__Data listing__:
====================
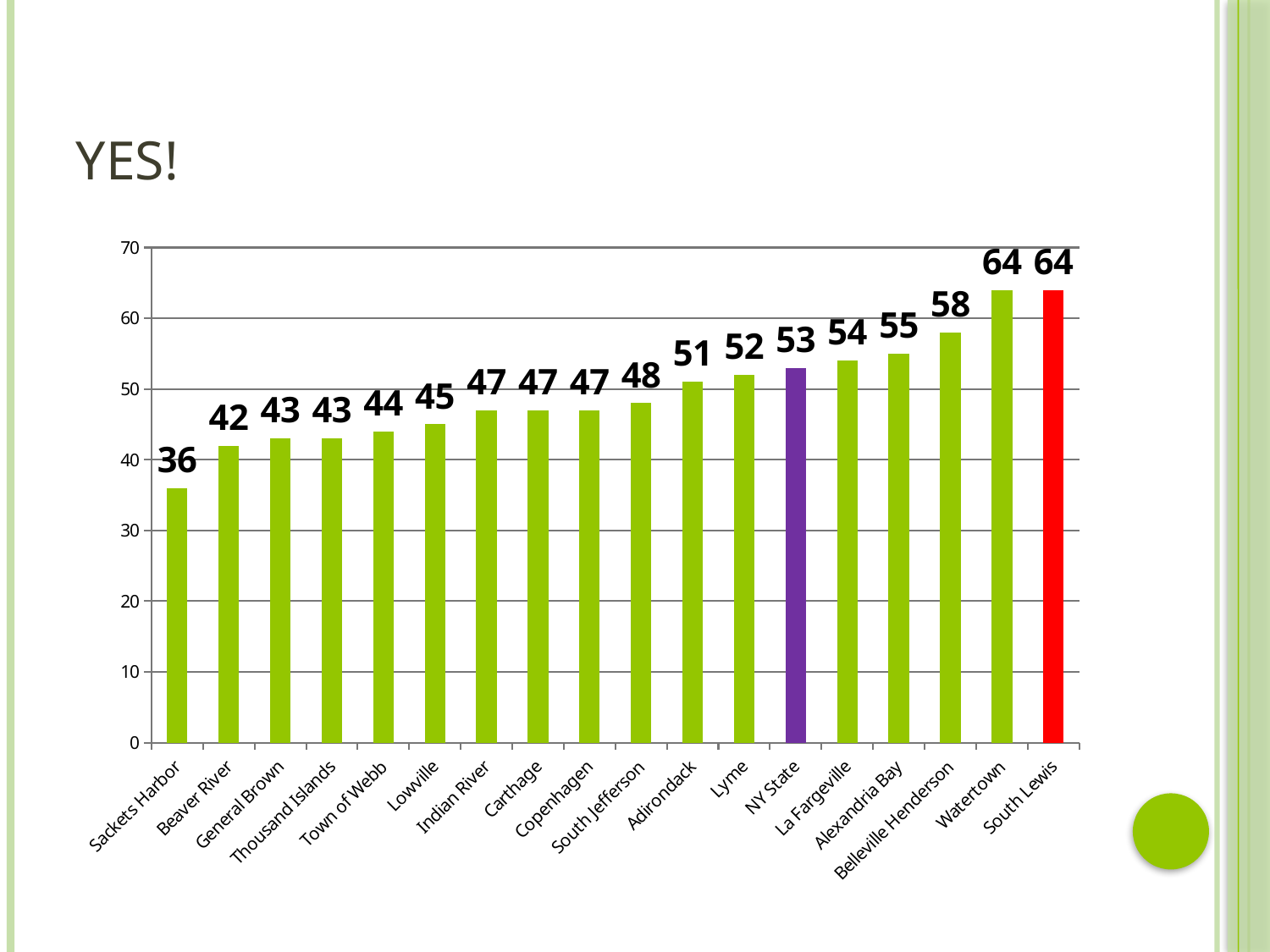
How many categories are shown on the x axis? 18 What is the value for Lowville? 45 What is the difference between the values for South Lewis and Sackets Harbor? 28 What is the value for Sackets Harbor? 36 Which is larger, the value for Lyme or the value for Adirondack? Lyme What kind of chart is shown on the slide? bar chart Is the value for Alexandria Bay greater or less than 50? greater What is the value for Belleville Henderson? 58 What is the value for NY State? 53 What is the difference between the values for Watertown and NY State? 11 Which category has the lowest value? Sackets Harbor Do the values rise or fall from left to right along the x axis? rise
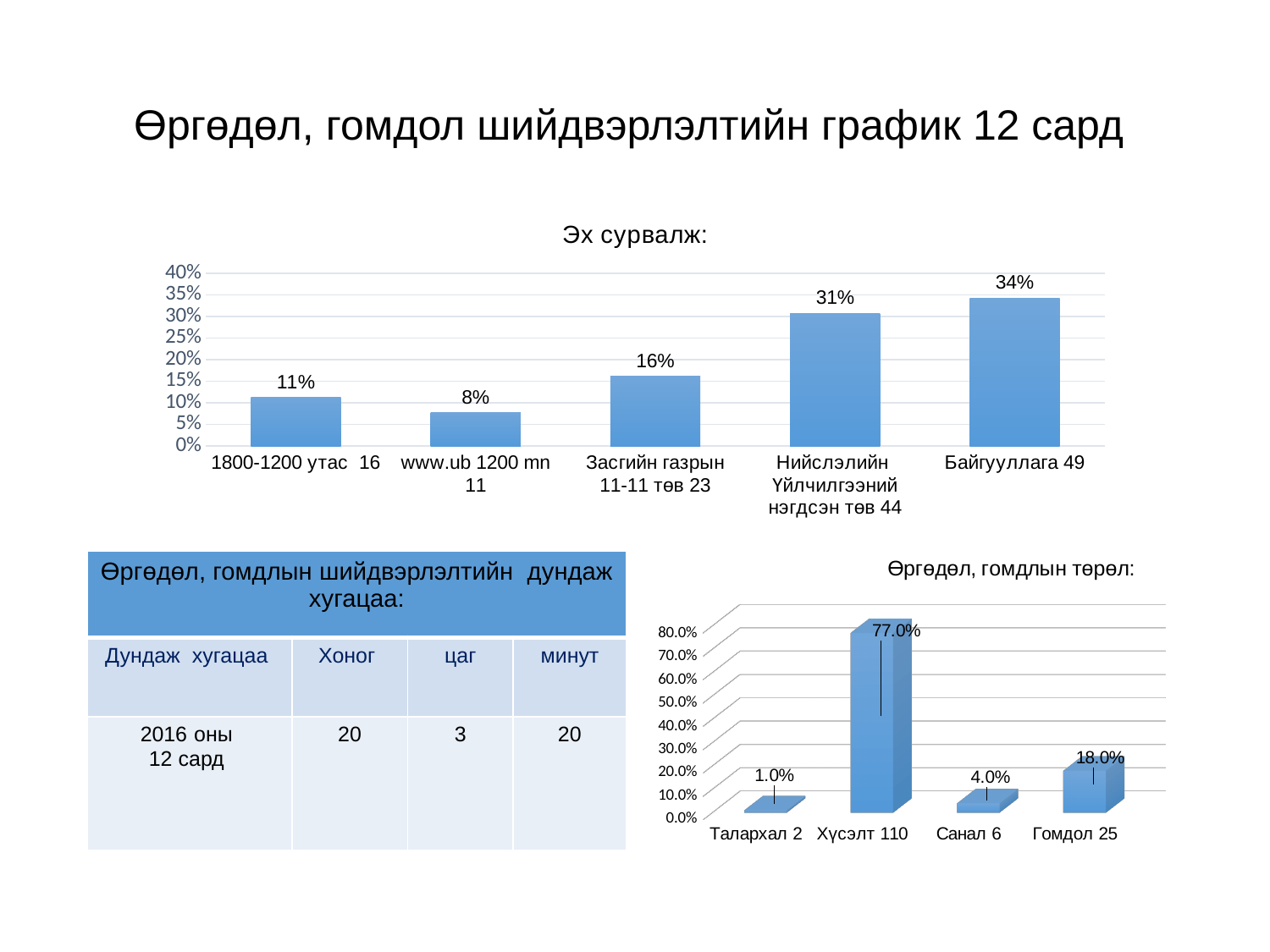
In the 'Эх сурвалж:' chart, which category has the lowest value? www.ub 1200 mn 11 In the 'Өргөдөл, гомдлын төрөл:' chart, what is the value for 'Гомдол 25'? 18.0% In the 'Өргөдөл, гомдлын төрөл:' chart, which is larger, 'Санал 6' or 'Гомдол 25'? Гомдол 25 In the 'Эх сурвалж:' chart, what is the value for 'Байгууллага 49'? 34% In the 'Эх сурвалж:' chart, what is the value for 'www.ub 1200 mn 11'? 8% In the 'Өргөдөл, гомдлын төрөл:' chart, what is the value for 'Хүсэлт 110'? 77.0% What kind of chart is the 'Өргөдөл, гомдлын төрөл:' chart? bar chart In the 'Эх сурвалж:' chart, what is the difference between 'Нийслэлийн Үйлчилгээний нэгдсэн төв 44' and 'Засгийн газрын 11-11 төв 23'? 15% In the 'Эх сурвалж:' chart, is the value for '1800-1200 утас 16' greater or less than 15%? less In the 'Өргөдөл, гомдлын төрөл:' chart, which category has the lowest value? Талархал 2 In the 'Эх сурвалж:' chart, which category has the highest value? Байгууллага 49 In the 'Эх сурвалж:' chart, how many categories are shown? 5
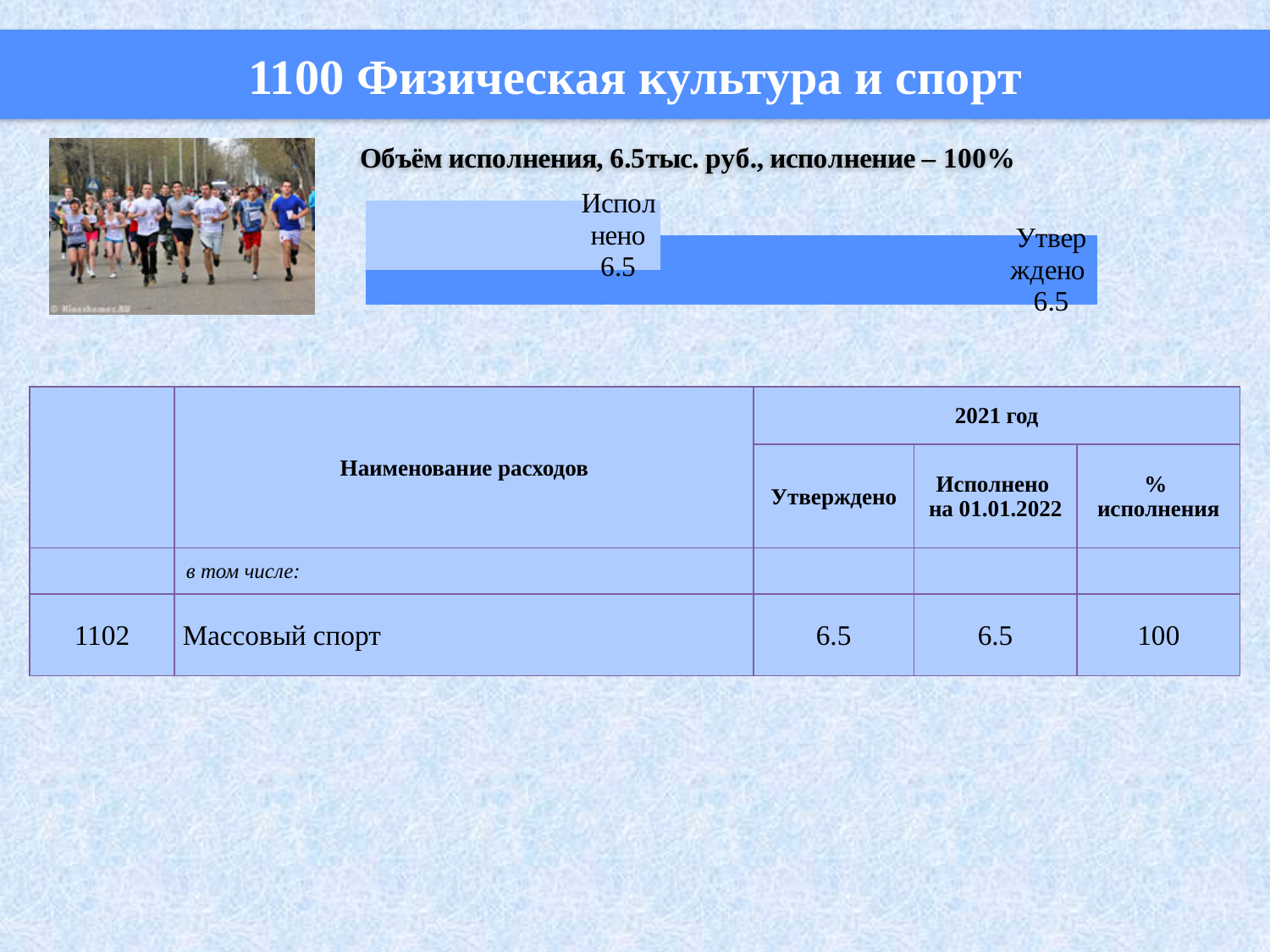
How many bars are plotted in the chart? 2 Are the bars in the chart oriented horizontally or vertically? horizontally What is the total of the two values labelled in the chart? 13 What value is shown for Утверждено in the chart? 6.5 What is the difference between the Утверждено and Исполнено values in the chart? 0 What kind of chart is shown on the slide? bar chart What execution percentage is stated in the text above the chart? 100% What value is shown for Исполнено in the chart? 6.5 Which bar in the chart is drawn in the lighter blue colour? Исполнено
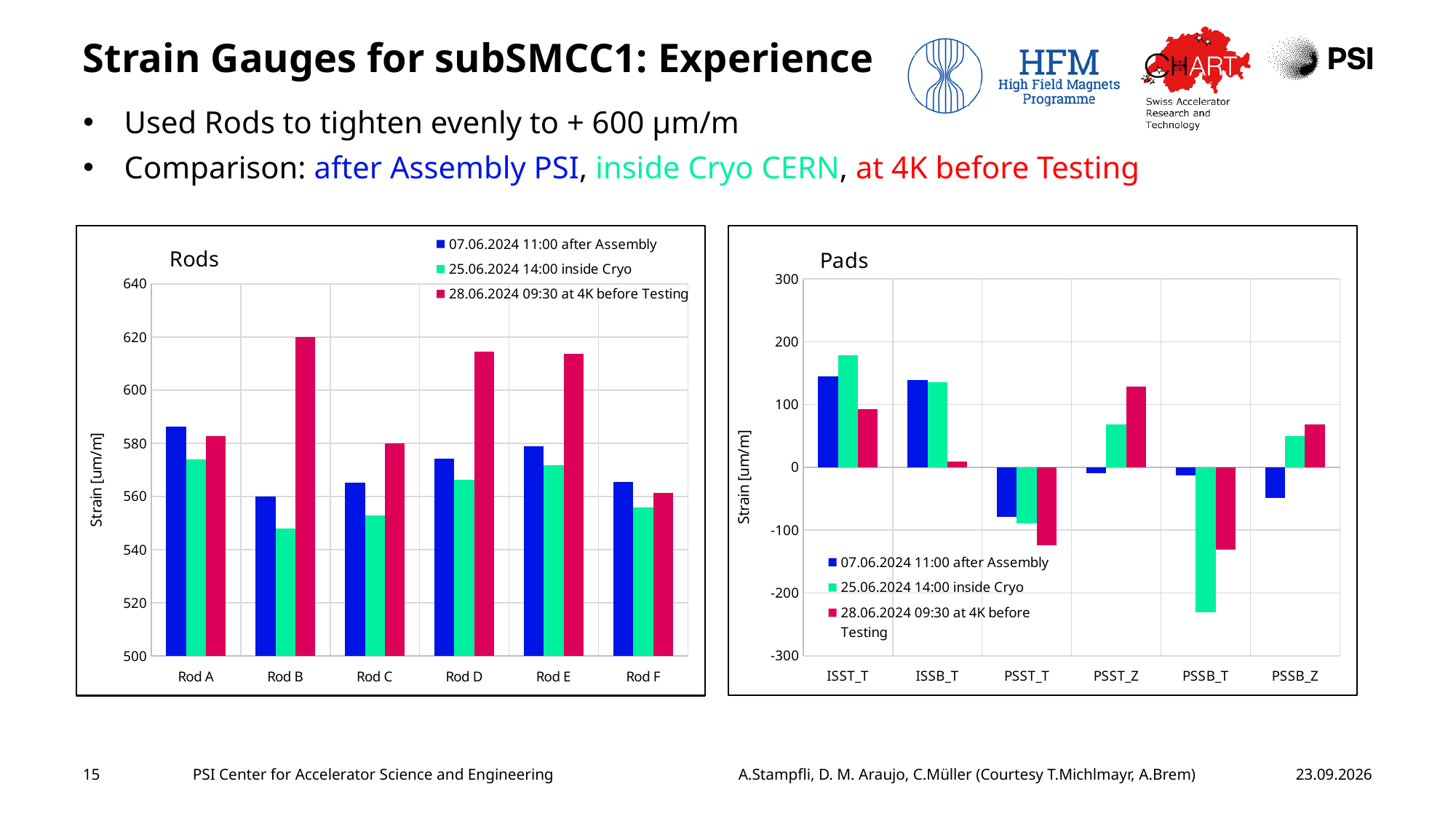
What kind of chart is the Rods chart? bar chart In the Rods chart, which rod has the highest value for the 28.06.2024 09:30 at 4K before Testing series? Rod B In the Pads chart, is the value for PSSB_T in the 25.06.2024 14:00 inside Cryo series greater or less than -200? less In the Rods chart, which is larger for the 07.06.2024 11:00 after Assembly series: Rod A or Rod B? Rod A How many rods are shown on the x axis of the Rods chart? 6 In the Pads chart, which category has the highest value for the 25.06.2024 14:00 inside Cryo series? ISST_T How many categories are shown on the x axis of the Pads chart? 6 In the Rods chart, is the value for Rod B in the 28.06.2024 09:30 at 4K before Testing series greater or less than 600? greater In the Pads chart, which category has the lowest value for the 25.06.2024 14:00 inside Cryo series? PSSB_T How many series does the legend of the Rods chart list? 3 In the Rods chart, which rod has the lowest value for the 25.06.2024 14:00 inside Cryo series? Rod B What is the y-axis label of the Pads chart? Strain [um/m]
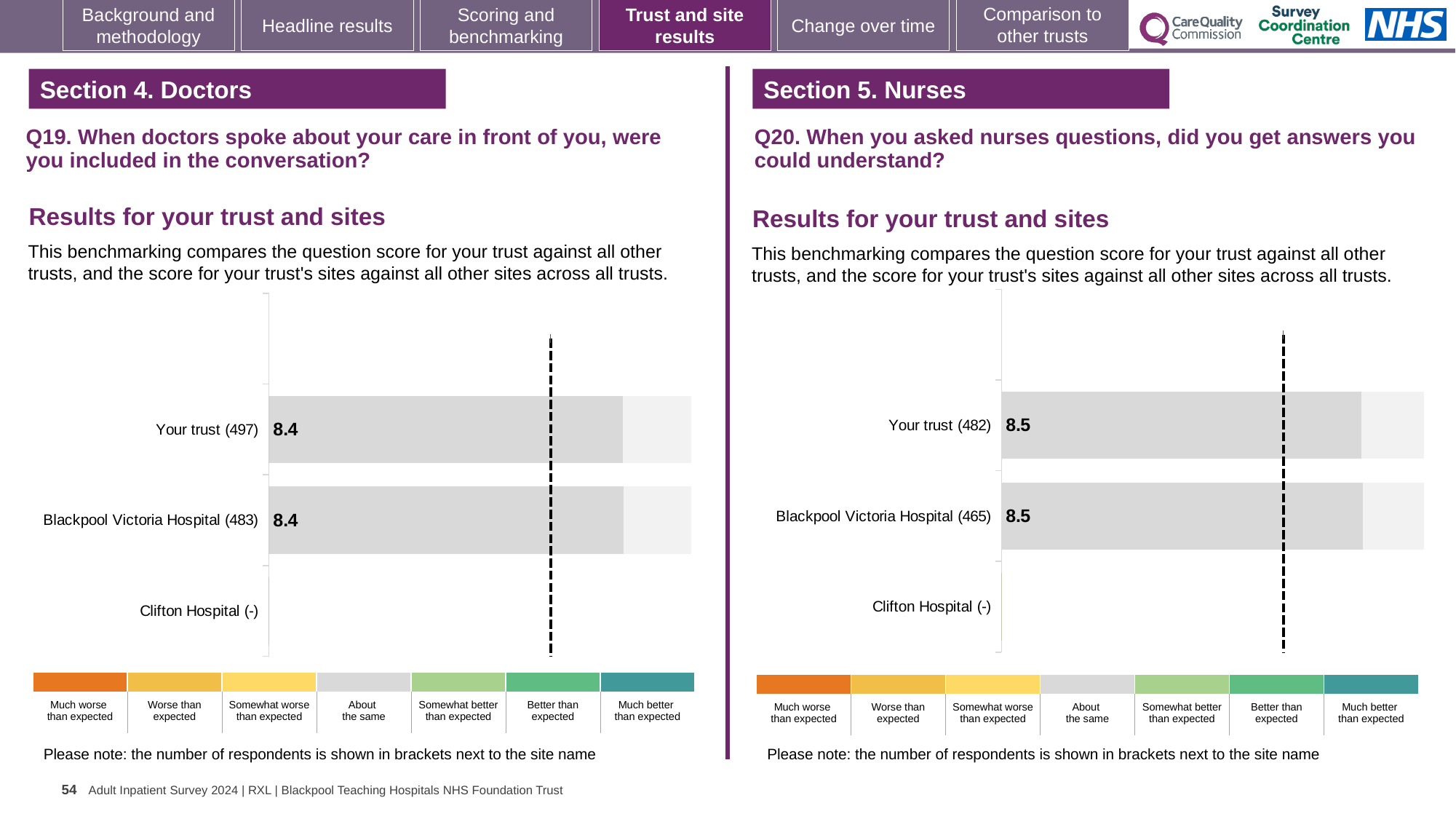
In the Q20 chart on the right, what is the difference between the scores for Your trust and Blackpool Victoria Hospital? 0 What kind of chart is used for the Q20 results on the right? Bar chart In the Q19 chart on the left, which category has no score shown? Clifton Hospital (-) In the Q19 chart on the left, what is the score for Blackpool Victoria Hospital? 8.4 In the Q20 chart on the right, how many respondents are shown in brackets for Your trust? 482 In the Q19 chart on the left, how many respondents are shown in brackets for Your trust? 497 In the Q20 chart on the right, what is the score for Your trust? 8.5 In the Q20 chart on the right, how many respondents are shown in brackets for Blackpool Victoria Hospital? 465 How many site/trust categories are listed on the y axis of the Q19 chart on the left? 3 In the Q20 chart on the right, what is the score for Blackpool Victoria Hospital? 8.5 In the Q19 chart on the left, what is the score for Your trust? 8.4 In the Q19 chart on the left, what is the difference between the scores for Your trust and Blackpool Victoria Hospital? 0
====================
__Problem to solve__:
Rewrite the records from the first line through the line containing "In the 'Эх сурвалж:' chart, which category has the lowest", changing "x axis" to "horizontal axis" and leaving everything else as it is. Omit the pictures from your output.

__Task answer__:
How many categories are shown on the horizontal axis? 18 What is the value for Lowville? 45 What is the difference between the values for South Lewis and Sackets Harbor? 28 What is the value for Sackets Harbor? 36 Which is larger, the value for Lyme or the value for Adirondack? Lyme What kind of chart is shown on the slide? bar chart Is the value for Alexandria Bay greater or less than 50? greater What is the value for Belleville Henderson? 58 What is the value for NY State? 53 What is the difference between the values for Watertown and NY State? 11 Which category has the lowest value? Sackets Harbor Do the values rise or fall from left to right along the horizontal axis? rise
In the 'Эх сурвалж:' chart, which category has the lowest value? www.ub 1200 mn 11 In the 'Өргөдөл, гомдлын төрөл:' chart, what is the value for 'Гомдол 25'? 18.0% In the 'Өргөдөл, гомдлын төрөл:' chart, which is larger, 'Санал 6' or 'Гомдол 25'? Гомдол 25 In the 'Эх сурвалж:' chart, what is the value for 'Байгууллага 49'? 34% In the 'Эх сурвалж:' chart, what is the value for 'www.ub 1200 mn 11'? 8% In the 'Өргөдөл, гомдлын төрөл:' chart, what is the value for 'Хүсэлт 110'? 77.0% What kind of chart is the 'Өргөдөл, гомдлын төрөл:' chart? bar chart In the 'Эх сурвалж:' chart, what is the difference between 'Нийслэлийн Үйлчилгээний нэгдсэн төв 44' and 'Засгийн газрын 11-11 төв 23'? 15% In the 'Эх сурвалж:' chart, is the value for '1800-1200 утас 16' greater or less than 15%? less In the 'Өргөдөл, гомдлын төрөл:' chart, which category has the lowest value? Талархал 2 In the 'Эх сурвалж:' chart, which category has the highest value? Байгууллага 49 In the 'Эх сурвалж:' chart, how many categories are shown? 5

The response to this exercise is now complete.